The constable had opened the doors now and called inside: "Come on out, son!"
There was no movement and, at an impatient gesture of Graham's, the two constables reached inside and dragged out, not too gently, a haggard-looking, unshaven man in chains. His eyes, sunk and dark, widened when he saw Regina.
"There, there, Jefferson," she started, but he shouted over her, wrestling against the constables: "No! No! No! You said you would take me to the constabulary, not here!"
Regina sighed, smiling at the two constables. "If you would take him down to the cellars, please," she said. "Some time in isolation would do him good, I think."
The constables nodded and wrestled a squirming Jefferson up the steps and into the great hall, where his cries - "No! No! No!" - echoed loudly. Regina and Graham followed, more slowly.
"You really must take better care," Graham said emphatically. "This is the third time now; we can't have a child snatcher on the loose."

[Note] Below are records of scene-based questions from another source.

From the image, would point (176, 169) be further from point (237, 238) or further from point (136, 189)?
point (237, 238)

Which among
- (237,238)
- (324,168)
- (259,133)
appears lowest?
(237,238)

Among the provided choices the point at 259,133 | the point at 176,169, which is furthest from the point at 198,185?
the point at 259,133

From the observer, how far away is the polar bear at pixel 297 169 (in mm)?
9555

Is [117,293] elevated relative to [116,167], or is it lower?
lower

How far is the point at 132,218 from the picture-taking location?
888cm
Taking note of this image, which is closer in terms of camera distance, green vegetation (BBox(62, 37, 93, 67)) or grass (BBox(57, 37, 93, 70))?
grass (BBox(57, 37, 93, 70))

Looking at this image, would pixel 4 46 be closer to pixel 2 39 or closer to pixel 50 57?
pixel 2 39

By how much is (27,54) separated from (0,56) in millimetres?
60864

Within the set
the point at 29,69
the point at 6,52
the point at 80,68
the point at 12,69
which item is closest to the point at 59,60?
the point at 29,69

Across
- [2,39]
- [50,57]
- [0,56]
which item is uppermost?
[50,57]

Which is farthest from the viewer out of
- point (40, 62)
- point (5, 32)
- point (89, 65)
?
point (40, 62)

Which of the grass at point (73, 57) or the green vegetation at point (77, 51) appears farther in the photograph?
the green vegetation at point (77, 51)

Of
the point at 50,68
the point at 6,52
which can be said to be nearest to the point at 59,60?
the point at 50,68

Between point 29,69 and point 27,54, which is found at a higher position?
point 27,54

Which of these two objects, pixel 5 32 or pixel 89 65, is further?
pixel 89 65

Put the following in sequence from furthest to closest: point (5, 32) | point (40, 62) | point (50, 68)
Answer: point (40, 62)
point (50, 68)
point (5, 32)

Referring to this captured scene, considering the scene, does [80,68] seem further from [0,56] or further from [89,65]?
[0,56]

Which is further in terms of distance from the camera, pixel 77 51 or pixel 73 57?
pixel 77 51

"Don't worry," she assured him with a smile. "Let's see him try to escape in a straitjacket."
"All right. The constables can handle it from here; I have to return to the station to write my report."
"Of course." He was about to turn away, but she laid an intimate hand on his arm. "Call on me after dinner, Graham," she whispered.
A small smile appeared on his serious, handsome face. "I will."
He watched her disappear through the same doorway the two constables had taken Jefferson, and the smile turned to a frown. How much time did that leave him for his report? He automatically looked up at the enormous clock in the hall, before remembering that the clock stood still. It had pointed out quarter past eight for as long as he could remember.
Little did he know that it was the last day that time would be frozen.